Исходный отрывок.
Однако Вуд все еще строит козни с целью навязать нам свои полупенсовики, и если ему с помощью его английских друзей удастся добиться приказа, чтобы чиновники и сборщики королевских пошлин принимали их и чтобы этой монетой выплачивалось жалованье армии, то он сочтет свое дело сделанным. В этом случае вам предстоит следующее затруднение: солдат, придя на рынок или в трактир, предложит эти деньги и, если их не возьмут, примется, быть может, шуметь и буянить, станет угрожать, что отколотит мясника или трактирщицу, или возьмет товар силой и швырнет им негодные полупенсовики. В этом и в подобных случаях лавочнику, трактирщику или какому-либо иному торговцу ничего не останется делать, как потребовать за свои товары вдесятеро дороже, если за них платят монетой Вуда (например, двадцать пенсов этими деньгами за кварту эля и соответственно за все остальное), и не расставаться со своими товарами до тех пор, пока он не получит денег.


Предположим, что вы приходите с этими негодными деньгами в трактир, и хозяин дает вам кварту эля за четыре таких полупенсовика. Как должен поступить в этом случае трактирщик? Пивовар не захочет, чтобы ему платили этой монетой, а если он будет настолько глуп, что возьмет ее, то фермеры не захотят принимать ее в уплату за свой ячмень. Ведь по условиям своих договоров они обязаны платить аренду полноценными и законными деньгами Англии, каковыми эти деньги не являются, как не являются они и законными деньгами Ирландии. Сквайр, их лендлорд, никогда не будет ослеплен настолько, чтобы принимать такую дрянь за свою землю. Таким образом, все это непременно должно где-нибудь остановиться, и где бы оно ни остановилось – все равно мы все погибли.


На одну унцию обычно приходится от четырех до пяти этих полупенсовиков; допустим, что пять. Тогда три шиллинга четыре пенса будут весить один фунт, и, следовательно, двадцать шиллингов – добрых шесть фунтов. Существует много сот фермеров, которые платят по двести фунтов аренды в год. Следовательно, когда один из этих фермеров явится с половиной своей годовой аренды, что составляет сто фунтов, то она будет весить по меньшей мере шестьсот фунтов, и ее нужно будет навьючить на трех лошадей.


Если сквайру вздумается поехать в город, чтобы купить одежду, вино и пряности для себя и для своей семьи или, быть может, провести там зиму, ему придется захватить с собою пять или шесть лошадей, навьюченных мешками, наподобие того как фермеры возят зерно; а когда его супруга поедет в своей карете к нам в лавки, за нею должна будет следовать повозка, нагруженная деньгами мистера Вуда. И я надеюсь, что учтивость не помешает нам принять их за то, чего они стоят.

Представленный материал.
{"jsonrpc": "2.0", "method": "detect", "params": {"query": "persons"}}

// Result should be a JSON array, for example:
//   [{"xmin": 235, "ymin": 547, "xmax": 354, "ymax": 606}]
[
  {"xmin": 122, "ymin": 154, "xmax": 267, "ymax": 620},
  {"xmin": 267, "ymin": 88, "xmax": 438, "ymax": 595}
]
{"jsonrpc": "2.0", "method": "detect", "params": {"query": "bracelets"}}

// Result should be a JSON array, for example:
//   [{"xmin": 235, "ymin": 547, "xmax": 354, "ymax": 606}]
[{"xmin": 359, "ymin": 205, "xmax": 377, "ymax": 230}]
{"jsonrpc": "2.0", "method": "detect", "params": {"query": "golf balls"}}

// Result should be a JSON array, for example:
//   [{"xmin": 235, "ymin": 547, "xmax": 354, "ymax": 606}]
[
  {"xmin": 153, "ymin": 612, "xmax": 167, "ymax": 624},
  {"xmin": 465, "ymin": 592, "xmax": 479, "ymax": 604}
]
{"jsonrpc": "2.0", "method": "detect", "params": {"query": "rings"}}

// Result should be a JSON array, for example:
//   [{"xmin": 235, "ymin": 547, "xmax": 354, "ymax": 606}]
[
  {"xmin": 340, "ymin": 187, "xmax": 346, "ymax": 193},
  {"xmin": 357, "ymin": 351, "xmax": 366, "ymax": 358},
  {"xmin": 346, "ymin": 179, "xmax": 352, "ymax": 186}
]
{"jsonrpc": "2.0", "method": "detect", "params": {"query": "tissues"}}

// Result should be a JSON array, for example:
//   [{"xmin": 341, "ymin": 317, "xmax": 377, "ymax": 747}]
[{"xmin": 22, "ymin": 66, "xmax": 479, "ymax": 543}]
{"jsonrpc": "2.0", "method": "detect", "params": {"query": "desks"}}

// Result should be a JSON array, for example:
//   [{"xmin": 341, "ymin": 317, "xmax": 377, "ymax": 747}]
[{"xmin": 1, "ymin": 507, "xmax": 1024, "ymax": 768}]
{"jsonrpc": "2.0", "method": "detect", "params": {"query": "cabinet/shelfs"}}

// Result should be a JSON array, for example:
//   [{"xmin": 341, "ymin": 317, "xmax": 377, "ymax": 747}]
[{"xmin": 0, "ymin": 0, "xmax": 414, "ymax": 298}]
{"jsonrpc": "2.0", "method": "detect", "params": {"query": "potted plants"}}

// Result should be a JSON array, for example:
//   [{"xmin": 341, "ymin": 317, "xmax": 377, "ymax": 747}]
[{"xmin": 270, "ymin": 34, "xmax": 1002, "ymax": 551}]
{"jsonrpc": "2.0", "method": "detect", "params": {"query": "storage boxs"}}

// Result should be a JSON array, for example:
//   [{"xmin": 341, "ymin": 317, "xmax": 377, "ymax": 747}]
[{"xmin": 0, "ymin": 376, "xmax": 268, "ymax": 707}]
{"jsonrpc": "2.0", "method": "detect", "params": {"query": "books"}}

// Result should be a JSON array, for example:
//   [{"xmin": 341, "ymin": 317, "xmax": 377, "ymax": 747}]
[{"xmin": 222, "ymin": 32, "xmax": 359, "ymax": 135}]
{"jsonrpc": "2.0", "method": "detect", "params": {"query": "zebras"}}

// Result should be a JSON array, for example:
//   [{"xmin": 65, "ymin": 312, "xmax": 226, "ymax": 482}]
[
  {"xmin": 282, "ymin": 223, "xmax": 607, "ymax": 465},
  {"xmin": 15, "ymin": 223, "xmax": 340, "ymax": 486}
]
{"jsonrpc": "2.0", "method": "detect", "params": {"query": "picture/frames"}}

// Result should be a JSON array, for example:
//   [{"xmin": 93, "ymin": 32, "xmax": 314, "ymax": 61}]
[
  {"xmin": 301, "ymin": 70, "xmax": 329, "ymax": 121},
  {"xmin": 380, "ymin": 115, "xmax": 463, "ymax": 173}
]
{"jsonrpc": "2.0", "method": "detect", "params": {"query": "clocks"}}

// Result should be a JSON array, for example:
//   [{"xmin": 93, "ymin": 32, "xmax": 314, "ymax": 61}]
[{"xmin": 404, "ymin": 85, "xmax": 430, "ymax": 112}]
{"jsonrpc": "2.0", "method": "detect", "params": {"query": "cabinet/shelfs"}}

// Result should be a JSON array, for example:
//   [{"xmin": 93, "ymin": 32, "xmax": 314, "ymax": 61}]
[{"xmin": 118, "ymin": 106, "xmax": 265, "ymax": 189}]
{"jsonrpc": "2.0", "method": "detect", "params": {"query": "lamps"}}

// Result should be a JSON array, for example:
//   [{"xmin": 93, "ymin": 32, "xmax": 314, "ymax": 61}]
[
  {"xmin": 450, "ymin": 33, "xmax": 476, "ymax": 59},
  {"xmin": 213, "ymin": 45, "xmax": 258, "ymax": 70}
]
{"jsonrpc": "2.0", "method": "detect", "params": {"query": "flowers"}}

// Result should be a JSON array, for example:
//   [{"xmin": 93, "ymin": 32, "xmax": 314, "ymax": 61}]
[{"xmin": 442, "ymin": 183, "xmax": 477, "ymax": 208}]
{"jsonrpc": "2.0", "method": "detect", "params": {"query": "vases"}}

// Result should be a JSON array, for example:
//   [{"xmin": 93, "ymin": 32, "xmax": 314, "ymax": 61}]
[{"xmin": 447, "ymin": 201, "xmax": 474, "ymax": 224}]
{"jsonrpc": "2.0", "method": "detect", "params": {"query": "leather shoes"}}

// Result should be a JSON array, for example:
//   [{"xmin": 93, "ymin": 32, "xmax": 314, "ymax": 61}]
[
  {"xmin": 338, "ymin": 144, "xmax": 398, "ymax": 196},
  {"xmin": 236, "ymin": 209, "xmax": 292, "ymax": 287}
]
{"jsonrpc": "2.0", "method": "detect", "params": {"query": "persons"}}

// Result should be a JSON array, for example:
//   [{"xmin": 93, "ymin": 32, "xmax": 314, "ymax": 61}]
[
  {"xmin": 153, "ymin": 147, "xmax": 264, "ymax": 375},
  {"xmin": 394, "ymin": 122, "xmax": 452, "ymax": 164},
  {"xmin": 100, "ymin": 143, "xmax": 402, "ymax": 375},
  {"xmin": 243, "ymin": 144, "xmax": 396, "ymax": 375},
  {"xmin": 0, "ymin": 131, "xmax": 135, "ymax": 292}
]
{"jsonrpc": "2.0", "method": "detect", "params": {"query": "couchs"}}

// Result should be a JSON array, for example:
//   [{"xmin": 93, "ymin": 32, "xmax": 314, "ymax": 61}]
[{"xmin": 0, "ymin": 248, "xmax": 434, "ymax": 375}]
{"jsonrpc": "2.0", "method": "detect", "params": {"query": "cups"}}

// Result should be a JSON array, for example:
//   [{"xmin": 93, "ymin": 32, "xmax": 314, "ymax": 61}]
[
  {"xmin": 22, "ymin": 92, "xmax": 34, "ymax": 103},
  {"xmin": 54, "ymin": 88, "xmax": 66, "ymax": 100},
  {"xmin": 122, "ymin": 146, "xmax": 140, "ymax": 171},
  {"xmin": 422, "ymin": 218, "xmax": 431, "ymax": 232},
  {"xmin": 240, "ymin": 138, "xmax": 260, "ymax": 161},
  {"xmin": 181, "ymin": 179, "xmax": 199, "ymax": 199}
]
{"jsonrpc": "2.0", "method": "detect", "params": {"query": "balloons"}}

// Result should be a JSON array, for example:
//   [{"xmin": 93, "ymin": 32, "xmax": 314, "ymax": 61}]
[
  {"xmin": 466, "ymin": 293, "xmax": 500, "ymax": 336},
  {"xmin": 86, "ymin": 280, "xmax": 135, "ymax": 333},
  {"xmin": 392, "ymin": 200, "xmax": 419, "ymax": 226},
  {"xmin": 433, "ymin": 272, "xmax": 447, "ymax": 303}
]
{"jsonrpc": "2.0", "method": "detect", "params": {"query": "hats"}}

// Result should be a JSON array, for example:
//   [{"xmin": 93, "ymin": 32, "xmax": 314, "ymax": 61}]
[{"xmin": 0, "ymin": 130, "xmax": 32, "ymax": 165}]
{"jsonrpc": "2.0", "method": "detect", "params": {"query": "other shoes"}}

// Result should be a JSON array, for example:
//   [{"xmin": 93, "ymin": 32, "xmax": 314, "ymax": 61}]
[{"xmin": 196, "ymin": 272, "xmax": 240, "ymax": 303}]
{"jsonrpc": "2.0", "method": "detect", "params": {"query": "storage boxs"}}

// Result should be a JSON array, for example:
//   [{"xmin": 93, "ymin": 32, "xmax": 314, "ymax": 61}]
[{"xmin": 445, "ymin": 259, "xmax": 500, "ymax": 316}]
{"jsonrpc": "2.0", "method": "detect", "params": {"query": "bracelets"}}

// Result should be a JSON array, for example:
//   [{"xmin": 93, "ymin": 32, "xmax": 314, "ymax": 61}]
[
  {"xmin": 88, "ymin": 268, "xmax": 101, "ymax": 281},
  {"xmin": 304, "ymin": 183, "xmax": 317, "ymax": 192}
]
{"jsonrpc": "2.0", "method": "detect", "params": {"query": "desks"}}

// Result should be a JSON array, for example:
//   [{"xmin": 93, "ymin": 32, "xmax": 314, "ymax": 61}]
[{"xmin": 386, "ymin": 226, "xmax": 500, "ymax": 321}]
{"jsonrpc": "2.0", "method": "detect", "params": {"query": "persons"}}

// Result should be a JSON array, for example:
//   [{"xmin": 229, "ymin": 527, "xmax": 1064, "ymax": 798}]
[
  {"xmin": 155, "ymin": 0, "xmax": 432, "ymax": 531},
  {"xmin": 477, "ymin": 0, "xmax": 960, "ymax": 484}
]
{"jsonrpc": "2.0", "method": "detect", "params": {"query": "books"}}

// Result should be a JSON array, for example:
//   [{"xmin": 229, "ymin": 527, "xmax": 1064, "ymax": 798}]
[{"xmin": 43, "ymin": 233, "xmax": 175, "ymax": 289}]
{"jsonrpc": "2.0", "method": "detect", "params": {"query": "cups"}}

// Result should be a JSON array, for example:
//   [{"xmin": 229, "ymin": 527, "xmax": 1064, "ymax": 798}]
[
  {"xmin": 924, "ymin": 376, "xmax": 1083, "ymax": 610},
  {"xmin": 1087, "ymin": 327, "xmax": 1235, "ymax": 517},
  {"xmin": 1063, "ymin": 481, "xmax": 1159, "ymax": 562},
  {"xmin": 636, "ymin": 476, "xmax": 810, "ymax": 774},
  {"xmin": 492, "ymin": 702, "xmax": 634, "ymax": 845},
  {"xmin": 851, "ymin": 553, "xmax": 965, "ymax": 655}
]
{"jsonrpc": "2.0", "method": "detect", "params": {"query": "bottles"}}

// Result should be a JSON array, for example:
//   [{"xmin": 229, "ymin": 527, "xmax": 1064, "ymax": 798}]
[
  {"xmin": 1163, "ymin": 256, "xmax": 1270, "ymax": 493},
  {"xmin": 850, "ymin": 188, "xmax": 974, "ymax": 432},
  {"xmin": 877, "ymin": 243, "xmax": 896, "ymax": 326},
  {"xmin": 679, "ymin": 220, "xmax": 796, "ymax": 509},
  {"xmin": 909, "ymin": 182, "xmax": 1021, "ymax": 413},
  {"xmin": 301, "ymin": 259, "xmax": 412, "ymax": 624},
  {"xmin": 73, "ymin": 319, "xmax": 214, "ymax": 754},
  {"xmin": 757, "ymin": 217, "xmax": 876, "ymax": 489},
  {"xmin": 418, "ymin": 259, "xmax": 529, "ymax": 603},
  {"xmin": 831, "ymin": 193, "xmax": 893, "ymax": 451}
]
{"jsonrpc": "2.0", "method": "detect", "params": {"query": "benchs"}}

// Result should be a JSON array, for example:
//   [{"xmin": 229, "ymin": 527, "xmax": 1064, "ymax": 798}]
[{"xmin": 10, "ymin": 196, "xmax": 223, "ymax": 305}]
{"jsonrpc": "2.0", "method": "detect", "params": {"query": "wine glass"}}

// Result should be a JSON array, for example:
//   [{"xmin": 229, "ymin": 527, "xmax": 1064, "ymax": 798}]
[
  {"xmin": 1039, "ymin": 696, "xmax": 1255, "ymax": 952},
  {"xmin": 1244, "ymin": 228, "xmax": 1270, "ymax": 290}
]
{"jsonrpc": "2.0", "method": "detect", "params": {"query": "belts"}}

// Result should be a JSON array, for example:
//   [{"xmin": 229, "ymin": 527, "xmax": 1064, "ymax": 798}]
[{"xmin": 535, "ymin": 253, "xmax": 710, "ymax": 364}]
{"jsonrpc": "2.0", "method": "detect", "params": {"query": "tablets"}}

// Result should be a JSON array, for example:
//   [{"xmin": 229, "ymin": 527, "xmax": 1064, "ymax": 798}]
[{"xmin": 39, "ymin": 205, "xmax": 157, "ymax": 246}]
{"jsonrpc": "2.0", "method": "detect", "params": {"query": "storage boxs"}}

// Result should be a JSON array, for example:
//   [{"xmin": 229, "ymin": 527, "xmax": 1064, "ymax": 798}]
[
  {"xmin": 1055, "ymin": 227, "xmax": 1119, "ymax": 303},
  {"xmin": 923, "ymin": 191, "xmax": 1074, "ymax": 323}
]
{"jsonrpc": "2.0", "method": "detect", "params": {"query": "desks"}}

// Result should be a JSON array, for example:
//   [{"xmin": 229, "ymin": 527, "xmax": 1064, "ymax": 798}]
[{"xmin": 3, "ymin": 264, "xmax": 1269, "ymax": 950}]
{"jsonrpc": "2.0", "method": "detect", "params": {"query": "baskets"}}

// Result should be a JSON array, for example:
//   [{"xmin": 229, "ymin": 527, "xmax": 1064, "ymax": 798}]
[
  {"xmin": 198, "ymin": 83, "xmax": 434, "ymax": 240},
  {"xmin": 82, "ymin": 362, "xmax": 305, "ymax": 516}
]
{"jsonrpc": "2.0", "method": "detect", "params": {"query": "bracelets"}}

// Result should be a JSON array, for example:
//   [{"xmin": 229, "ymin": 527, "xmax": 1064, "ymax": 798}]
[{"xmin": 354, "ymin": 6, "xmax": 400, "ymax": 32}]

Цель задания. Пожалуйста, продолжите отрывок о полупенсовиках Вуда, начав сразу после его последнего предложения. Материал здесь никакой роли не играет.

Итоговый текст.
Говорят, что сквайр Конолли получает шестнадцать тысяч фунтов годового дохода. Если он пошлет за своей рентой в город (что он, по всей вероятности, сделает), то ему понадобится двести сорок лошадей, чтобы доставить половину своего годового дохода, и два или три больших погреба в своем доме, чтобы хранить ее. Но что будут делать банкиры, этого я сказать не могу. Ибо мне говорили, что некоторые крупные банкиры держат при себе сорок тысяч фунтов наличными, чтобы иметь возможность платить по всем счетам, для перевозки каковой суммы в монете мистера Вуда потребуется тысяча двести лошадей.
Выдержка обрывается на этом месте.